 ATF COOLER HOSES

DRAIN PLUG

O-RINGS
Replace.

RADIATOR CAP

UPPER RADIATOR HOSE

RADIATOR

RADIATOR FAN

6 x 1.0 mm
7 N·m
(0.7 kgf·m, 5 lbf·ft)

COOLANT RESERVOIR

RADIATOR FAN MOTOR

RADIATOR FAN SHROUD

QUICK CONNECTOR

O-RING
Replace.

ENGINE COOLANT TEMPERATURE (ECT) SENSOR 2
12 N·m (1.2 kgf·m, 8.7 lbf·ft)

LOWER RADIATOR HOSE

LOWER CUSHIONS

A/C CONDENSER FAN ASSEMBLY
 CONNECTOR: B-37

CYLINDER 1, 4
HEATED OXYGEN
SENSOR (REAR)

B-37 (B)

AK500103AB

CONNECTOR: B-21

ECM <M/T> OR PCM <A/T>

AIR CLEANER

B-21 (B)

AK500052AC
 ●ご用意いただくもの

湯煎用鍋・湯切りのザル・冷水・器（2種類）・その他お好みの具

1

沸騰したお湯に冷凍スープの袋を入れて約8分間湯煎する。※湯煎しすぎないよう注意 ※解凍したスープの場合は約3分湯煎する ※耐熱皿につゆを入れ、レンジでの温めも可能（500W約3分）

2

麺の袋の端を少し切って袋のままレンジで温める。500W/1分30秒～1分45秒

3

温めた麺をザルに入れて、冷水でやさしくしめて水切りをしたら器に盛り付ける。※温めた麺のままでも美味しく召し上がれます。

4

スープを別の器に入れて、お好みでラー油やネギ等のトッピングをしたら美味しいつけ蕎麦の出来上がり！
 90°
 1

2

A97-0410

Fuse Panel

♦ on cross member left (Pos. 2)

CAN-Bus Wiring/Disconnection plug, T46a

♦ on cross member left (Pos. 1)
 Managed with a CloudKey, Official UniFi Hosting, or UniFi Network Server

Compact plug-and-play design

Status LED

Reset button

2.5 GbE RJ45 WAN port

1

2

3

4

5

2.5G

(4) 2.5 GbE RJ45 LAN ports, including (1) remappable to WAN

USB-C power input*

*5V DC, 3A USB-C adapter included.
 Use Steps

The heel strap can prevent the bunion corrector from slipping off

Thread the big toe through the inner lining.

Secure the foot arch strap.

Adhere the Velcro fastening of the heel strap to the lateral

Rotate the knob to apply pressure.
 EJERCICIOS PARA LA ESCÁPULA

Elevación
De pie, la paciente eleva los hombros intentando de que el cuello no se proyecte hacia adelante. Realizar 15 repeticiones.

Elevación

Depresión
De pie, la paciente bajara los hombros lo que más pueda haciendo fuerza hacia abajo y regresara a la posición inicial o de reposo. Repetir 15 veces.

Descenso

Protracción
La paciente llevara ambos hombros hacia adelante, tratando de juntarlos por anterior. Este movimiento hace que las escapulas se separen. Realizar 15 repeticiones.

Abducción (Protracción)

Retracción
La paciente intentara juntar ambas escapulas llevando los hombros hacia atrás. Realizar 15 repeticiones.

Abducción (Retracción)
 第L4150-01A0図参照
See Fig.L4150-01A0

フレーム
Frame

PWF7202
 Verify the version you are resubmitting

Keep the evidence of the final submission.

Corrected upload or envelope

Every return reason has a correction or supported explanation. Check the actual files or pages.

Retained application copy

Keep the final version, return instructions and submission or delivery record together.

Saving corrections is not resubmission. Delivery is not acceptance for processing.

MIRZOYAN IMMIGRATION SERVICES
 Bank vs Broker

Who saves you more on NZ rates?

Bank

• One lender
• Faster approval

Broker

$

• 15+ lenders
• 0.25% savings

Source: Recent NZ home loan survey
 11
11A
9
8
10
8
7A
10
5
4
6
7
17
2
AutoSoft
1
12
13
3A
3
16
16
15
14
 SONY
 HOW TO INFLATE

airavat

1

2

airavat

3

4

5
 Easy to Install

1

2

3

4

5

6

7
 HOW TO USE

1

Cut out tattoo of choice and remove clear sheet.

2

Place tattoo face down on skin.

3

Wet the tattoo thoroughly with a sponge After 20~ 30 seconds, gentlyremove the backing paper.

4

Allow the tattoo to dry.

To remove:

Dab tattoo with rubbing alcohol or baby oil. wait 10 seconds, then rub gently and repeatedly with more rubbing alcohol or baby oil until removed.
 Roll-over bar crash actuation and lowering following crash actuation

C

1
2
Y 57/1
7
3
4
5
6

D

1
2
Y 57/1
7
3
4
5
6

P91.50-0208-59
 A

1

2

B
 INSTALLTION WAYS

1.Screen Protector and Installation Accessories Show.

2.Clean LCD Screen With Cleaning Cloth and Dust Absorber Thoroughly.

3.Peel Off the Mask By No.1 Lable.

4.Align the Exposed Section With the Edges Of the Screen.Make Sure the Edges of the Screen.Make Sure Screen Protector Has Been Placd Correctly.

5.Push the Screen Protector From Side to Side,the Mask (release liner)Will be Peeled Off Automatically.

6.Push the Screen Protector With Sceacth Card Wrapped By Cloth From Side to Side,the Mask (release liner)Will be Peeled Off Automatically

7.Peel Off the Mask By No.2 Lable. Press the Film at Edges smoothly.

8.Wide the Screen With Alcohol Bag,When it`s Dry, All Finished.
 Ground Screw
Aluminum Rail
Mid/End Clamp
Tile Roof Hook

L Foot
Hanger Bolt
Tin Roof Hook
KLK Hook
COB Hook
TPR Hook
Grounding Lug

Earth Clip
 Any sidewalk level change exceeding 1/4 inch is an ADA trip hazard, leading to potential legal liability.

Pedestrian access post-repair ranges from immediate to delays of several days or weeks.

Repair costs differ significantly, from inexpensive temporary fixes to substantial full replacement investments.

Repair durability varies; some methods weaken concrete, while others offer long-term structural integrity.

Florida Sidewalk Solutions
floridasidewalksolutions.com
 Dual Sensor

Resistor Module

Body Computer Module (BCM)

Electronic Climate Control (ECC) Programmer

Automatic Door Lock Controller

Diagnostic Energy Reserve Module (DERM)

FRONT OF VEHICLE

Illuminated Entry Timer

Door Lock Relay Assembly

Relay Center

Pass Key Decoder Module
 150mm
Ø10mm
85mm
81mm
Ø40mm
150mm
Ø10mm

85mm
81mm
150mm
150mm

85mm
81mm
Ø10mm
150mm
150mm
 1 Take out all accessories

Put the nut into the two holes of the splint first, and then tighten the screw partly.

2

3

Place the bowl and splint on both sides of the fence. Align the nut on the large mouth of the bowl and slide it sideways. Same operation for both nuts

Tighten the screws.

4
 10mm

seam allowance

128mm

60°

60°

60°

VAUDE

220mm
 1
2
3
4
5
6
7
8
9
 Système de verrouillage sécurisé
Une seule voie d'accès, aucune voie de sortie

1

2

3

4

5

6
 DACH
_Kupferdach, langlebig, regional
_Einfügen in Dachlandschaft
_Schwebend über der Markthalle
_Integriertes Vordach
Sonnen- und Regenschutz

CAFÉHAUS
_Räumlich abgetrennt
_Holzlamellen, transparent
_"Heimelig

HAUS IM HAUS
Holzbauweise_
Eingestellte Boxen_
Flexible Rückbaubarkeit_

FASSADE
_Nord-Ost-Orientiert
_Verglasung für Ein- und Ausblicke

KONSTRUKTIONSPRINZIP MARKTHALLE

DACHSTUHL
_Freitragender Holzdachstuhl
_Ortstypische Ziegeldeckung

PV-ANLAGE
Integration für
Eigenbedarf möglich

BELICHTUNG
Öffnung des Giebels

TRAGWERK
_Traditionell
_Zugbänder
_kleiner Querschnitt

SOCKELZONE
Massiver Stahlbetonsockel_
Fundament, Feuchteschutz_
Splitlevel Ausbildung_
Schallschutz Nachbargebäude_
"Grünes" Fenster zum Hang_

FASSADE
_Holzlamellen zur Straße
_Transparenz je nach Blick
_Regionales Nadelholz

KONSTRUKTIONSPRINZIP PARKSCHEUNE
________________________
• What the task asks
Lines holding "COOLANT" in the material above are to be reported.

• Response area
COOLANT RESERVOIR
ENGINE COOLANT TEMPERATURE (ECT) SENSOR 2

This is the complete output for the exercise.